TEXT SEGMENT:

┌────────

Agenda
Carlo Scarpa's Tomba Brion: Photographs by Guido Guidi, 1997 – 2007
Canadian Centre for Architecture, Montreal, Canada
A welcome revisit to a dual masterpiece, this exhibition is dedicated to Italian photographer Guido Guidi’s decade-spanning visual essay of Carlo Scarpa’s Tomba Brion in Italy. Capturing Scarpa’s notions of time, space and light in the Brion family mausoleum, Guidi was a long-time admirer of Scarpa’s work and thought. Here his 54 colour photographs reveal the detailed beauty of the funerary complex, echoing the poetic qualities of his subject and its ability shift perspective depending on the time of day, season and the observer’s viewpoint.
The New Silk Roads
Museo de Arte Contemporáneo de Castilla y León (MUSAC), León, Spain
This show features the ongoing urban research project of the urbanist, theorist and activist Kyong Park, carried out through different journeys along the intricate route between Istanbul and Tokyo. Examining the complex conditions and relations shaping the cultural, social and political territories throughout the Asian continent, Eurasia and the Middle East, this is what Park describes as The New Silk Roads. So far Park has carried out three expeditions, and he and his team of collaborators have visited and researched eight of the 20 countries that will involve the project, using the urban research method Park calls ‘nomadic practice’.

└────────

[Collected data]
┌────────

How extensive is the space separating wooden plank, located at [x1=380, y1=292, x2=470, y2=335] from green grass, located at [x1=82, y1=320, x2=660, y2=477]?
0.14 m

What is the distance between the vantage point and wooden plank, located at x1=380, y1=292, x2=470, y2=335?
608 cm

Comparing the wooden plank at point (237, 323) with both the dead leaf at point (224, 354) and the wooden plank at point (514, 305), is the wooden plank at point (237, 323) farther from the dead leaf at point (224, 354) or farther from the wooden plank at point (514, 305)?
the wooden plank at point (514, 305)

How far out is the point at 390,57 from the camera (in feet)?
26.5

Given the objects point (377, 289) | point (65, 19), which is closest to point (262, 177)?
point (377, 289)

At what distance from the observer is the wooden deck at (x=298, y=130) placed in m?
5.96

└────────

TASK STATEMENT: Please state how many colour photographs by Guido Guidi the agenda says are in the Tomba Brion exhibition.

COMPLETED EXERCISE: 54